Provided data:
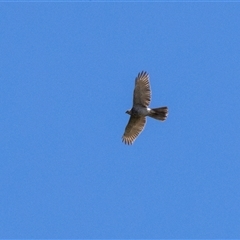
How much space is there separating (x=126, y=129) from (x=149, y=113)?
2.25 m

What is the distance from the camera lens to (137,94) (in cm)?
4178

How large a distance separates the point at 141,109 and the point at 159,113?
1.28 m

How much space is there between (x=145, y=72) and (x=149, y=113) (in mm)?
1749

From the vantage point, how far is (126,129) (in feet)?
143

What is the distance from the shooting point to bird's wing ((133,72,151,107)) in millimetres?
41409

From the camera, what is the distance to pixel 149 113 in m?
41.7

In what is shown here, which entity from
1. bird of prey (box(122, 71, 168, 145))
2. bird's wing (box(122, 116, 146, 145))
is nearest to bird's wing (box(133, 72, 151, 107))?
bird of prey (box(122, 71, 168, 145))

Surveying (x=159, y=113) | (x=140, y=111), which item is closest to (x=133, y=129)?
(x=140, y=111)

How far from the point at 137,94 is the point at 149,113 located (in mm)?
956

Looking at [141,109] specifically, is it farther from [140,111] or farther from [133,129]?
[133,129]

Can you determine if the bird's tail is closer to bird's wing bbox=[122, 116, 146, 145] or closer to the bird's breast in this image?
the bird's breast

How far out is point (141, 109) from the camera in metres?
42.1

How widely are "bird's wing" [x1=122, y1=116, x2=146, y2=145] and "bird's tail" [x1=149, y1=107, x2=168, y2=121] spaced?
163 centimetres

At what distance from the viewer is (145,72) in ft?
136
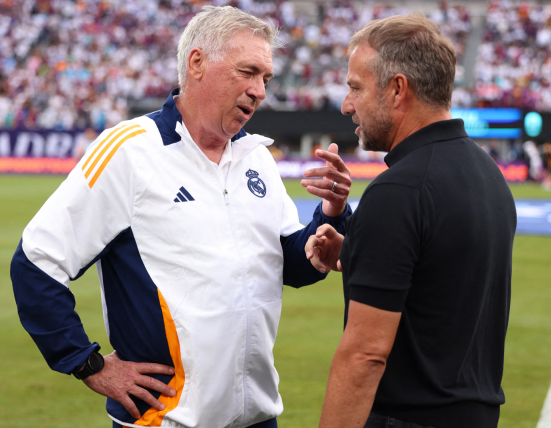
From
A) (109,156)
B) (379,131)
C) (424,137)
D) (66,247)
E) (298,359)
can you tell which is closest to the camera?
(424,137)

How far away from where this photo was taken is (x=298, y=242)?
9.02 ft

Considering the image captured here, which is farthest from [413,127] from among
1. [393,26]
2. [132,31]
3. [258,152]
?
[132,31]

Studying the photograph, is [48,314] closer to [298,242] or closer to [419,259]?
[298,242]

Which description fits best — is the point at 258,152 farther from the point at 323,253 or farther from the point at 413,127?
the point at 413,127

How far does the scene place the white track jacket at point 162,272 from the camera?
238 cm

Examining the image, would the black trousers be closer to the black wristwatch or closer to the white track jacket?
the white track jacket

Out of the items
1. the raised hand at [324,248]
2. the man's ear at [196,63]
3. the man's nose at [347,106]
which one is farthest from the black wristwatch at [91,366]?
the man's nose at [347,106]

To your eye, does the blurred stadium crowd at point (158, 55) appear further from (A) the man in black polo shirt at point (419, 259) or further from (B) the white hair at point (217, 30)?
(A) the man in black polo shirt at point (419, 259)

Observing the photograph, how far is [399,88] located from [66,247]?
49.7 inches

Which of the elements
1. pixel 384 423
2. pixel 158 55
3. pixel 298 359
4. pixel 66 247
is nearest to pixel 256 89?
pixel 66 247

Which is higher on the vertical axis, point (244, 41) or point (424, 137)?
point (244, 41)

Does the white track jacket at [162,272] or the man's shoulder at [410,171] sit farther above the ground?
the man's shoulder at [410,171]

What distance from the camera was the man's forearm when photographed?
76.5 inches

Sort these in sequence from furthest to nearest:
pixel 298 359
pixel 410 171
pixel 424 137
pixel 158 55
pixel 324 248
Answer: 1. pixel 158 55
2. pixel 298 359
3. pixel 324 248
4. pixel 424 137
5. pixel 410 171
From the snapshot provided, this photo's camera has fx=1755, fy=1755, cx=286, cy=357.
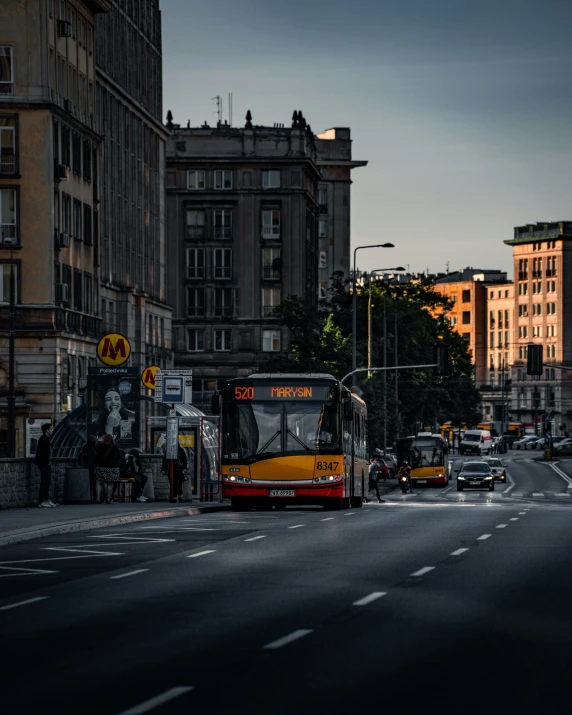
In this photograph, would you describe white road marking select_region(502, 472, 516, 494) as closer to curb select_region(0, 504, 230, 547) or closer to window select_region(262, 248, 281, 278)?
window select_region(262, 248, 281, 278)

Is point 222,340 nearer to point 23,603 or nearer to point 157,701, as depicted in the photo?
point 23,603

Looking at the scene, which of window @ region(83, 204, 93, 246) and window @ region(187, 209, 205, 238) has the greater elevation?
window @ region(187, 209, 205, 238)

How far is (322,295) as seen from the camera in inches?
5994

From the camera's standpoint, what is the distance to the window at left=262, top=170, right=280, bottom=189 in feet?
422

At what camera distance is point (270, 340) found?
128750 millimetres

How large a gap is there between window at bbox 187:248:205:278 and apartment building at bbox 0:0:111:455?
57.4 metres

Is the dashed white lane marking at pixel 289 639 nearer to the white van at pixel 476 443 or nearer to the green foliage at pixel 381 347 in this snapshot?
the green foliage at pixel 381 347

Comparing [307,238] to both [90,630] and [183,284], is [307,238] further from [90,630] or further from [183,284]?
[90,630]

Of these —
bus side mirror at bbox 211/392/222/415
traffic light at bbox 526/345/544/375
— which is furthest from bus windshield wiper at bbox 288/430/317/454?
traffic light at bbox 526/345/544/375

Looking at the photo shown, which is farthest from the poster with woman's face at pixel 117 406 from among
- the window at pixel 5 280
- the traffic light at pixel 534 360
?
the window at pixel 5 280

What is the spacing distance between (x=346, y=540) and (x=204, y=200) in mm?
104003

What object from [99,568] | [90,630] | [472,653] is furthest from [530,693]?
[99,568]

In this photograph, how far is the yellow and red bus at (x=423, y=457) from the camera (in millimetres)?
94750

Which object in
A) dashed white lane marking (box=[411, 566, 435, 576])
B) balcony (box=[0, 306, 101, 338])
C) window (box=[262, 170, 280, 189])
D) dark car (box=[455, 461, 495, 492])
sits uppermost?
window (box=[262, 170, 280, 189])
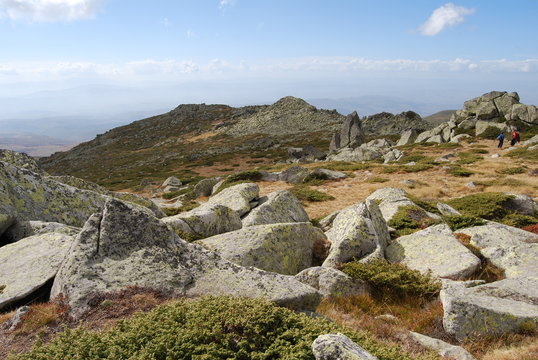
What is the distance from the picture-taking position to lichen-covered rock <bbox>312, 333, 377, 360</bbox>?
4457 mm

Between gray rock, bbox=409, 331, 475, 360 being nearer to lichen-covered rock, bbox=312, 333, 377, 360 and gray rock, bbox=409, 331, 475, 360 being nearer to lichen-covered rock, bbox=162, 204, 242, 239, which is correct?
lichen-covered rock, bbox=312, 333, 377, 360

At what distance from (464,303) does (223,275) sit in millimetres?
4964

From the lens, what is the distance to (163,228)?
8.09 m

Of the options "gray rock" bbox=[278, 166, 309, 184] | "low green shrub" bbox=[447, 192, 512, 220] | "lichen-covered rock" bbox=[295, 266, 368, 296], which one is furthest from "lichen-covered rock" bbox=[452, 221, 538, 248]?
"gray rock" bbox=[278, 166, 309, 184]

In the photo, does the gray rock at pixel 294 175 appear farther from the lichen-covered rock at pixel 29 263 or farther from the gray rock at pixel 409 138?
the gray rock at pixel 409 138

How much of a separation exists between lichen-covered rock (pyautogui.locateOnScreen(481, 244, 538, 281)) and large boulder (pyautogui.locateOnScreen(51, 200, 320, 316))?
247 inches

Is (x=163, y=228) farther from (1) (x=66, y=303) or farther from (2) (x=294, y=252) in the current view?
(2) (x=294, y=252)

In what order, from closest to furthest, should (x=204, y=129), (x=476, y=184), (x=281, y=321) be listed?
(x=281, y=321), (x=476, y=184), (x=204, y=129)

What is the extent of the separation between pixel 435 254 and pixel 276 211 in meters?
6.23

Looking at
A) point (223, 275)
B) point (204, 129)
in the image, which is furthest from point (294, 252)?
point (204, 129)

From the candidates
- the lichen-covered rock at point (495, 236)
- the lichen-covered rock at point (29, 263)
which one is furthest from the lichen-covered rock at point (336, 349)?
the lichen-covered rock at point (495, 236)

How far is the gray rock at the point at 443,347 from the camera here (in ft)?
20.0

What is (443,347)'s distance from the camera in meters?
6.36

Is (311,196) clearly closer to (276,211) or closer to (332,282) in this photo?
(276,211)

Aim: Print all of the records shown above exactly, leaving out each picture.

Exercise answer:
How much space is there separating (x=126, y=129) from (x=149, y=113)?
2.25 m

What is the distance from the camera lens to (137,94) (in cm)?
4178

How large a distance separates the point at 141,109 and the point at 159,113?
1.28 m

How much space is there between (x=145, y=72) and (x=149, y=113) (in mm)?
1749

From the vantage point, how far is (126,129) (in feet)?
143

What is the distance from the shooting point to bird's wing ((133,72,151,107)) in millimetres?
41409

From the camera, what is the distance to pixel 149 113 in m?
41.7

In what is shown here, which entity from
1. bird of prey (box(122, 71, 168, 145))
2. bird's wing (box(122, 116, 146, 145))
is nearest to bird's wing (box(133, 72, 151, 107))?
bird of prey (box(122, 71, 168, 145))

Surveying (x=159, y=113) | (x=140, y=111), which item is closest to (x=133, y=129)?
(x=140, y=111)

How far from the point at 137,94 is the point at 149,113 located (in mm)?
956

Looking at [141,109] specifically, is it farther from [140,111] or farther from [133,129]?
[133,129]

Can you determine if the bird's tail is closer to bird's wing bbox=[122, 116, 146, 145] or closer to the bird's breast in this image?
the bird's breast

How far out is point (141, 109) from the camera in metres?
42.1

How widely are "bird's wing" [x1=122, y1=116, x2=146, y2=145] and "bird's tail" [x1=149, y1=107, x2=168, y2=121] spaced?
163 centimetres

At what distance from the viewer is (145,72) in ft?
136
From
A) (109,156)
B) (379,131)
C) (424,137)
D) (66,247)
E) (298,359)
can you tell which is closest to the camera?
(424,137)

How far away from where this photo was taken is (x=298, y=242)?
9.02 ft

Considering the image captured here, which is farthest from [413,127] from among
1. [393,26]
2. [132,31]
3. [258,152]
?
[132,31]

Studying the photograph, is [48,314] closer to [298,242] or closer to [419,259]?
[298,242]

Which description fits best — is the point at 258,152 farther from the point at 323,253 or farther from the point at 413,127?
the point at 413,127

How far does the scene place the white track jacket at point 162,272 from the camera?
238 cm

Examining the image, would the black trousers be closer to the black wristwatch or closer to the white track jacket?
the white track jacket

Out of the items
1. the raised hand at [324,248]
2. the man's ear at [196,63]
3. the man's nose at [347,106]
which one is farthest from the black wristwatch at [91,366]?
the man's nose at [347,106]

To your eye, does the blurred stadium crowd at point (158, 55) appear further from (A) the man in black polo shirt at point (419, 259) or further from (B) the white hair at point (217, 30)?
(A) the man in black polo shirt at point (419, 259)

Observing the photograph, how far is [399,88] located from [66,247]?
49.7 inches

Which of the elements
1. pixel 384 423
2. pixel 158 55
3. pixel 298 359
4. pixel 66 247
is nearest to pixel 256 89?
pixel 66 247

Which is higher on the vertical axis, point (244, 41) or point (424, 137)?
point (244, 41)

Does the white track jacket at [162,272] or the man's shoulder at [410,171] sit farther above the ground?
the man's shoulder at [410,171]

What distance from the camera was the man's forearm when photographed?
76.5 inches

Sort these in sequence from furthest to nearest:
pixel 298 359
pixel 410 171
pixel 424 137
pixel 158 55
pixel 324 248
Answer: 1. pixel 158 55
2. pixel 298 359
3. pixel 324 248
4. pixel 424 137
5. pixel 410 171
From the snapshot provided, this photo's camera has fx=1755, fy=1755, cx=286, cy=357.
In this photograph, would you describe white road marking select_region(502, 472, 516, 494) as closer to curb select_region(0, 504, 230, 547) or closer to window select_region(262, 248, 281, 278)?
window select_region(262, 248, 281, 278)

Is point 222,340 nearer to point 23,603 or nearer to point 157,701, as depicted in the photo?
point 23,603

Looking at the scene, which of window @ region(83, 204, 93, 246) and window @ region(187, 209, 205, 238) has the greater elevation?
window @ region(187, 209, 205, 238)

How far is (322,295) as seen from the camera in inches?
5994

From the camera's standpoint, what is the distance to the window at left=262, top=170, right=280, bottom=189 in feet?
422

At what camera distance is point (270, 340) found?
128750 millimetres

How large a gap is there between window at bbox 187:248:205:278 and apartment building at bbox 0:0:111:455?
57.4 metres

Is the dashed white lane marking at pixel 289 639 nearer to the white van at pixel 476 443 or nearer to the green foliage at pixel 381 347 in this snapshot?
the green foliage at pixel 381 347

Comparing [307,238] to both [90,630] and [183,284], is [307,238] further from [90,630] or further from [183,284]?
[90,630]

Of these —
bus side mirror at bbox 211/392/222/415
traffic light at bbox 526/345/544/375
— which is furthest from bus windshield wiper at bbox 288/430/317/454?
traffic light at bbox 526/345/544/375

Looking at the photo shown, which is farthest from the poster with woman's face at pixel 117 406 from among
- the window at pixel 5 280
- the traffic light at pixel 534 360
?
the window at pixel 5 280

What is the spacing distance between (x=346, y=540) and (x=204, y=200) in mm?
104003

What object from [99,568] | [90,630] | [472,653] is furthest from [530,693]?
[99,568]

In this photograph, how far is the yellow and red bus at (x=423, y=457) from the camera (in millimetres)?
94750

Which object in
A) dashed white lane marking (box=[411, 566, 435, 576])
B) balcony (box=[0, 306, 101, 338])
C) window (box=[262, 170, 280, 189])
D) dark car (box=[455, 461, 495, 492])
sits uppermost?
window (box=[262, 170, 280, 189])
What is the distance from the picture-taking position to lichen-covered rock <bbox>312, 333, 377, 360</bbox>?
4457 mm

Between gray rock, bbox=409, 331, 475, 360 being nearer to lichen-covered rock, bbox=312, 333, 377, 360 and gray rock, bbox=409, 331, 475, 360 being nearer to lichen-covered rock, bbox=162, 204, 242, 239, which is correct?
lichen-covered rock, bbox=312, 333, 377, 360

At what distance from (464,303) does (223,275) sit in millimetres?
4964

From the lens, what is the distance to (163,228)?
8.09 m

Of the options "gray rock" bbox=[278, 166, 309, 184] | "low green shrub" bbox=[447, 192, 512, 220] | "lichen-covered rock" bbox=[295, 266, 368, 296], which one is furthest from "lichen-covered rock" bbox=[452, 221, 538, 248]?
"gray rock" bbox=[278, 166, 309, 184]

In the photo, does the gray rock at pixel 294 175 appear farther from the lichen-covered rock at pixel 29 263 or farther from the gray rock at pixel 409 138?
the gray rock at pixel 409 138

How much of a separation exists between lichen-covered rock (pyautogui.locateOnScreen(481, 244, 538, 281)) and large boulder (pyautogui.locateOnScreen(51, 200, 320, 316))?
247 inches

Is (x=163, y=228) farther from (1) (x=66, y=303) or farther from (2) (x=294, y=252) in the current view?
(2) (x=294, y=252)

In what order, from closest to furthest, should (x=204, y=129), (x=476, y=184), (x=281, y=321) be listed?
(x=281, y=321), (x=476, y=184), (x=204, y=129)

What is the extent of the separation between pixel 435 254 and pixel 276 211 in meters?
6.23

Looking at
A) point (223, 275)
B) point (204, 129)
in the image, which is furthest from point (294, 252)?
point (204, 129)

From the candidates
- the lichen-covered rock at point (495, 236)
- the lichen-covered rock at point (29, 263)
which one is furthest from the lichen-covered rock at point (336, 349)?
the lichen-covered rock at point (495, 236)

How far is the gray rock at the point at 443,347 from the camera here (in ft)?
20.0

What is (443,347)'s distance from the camera in meters?
6.36

Is (311,196) clearly closer to (276,211) or closer to (332,282) in this photo?
(276,211)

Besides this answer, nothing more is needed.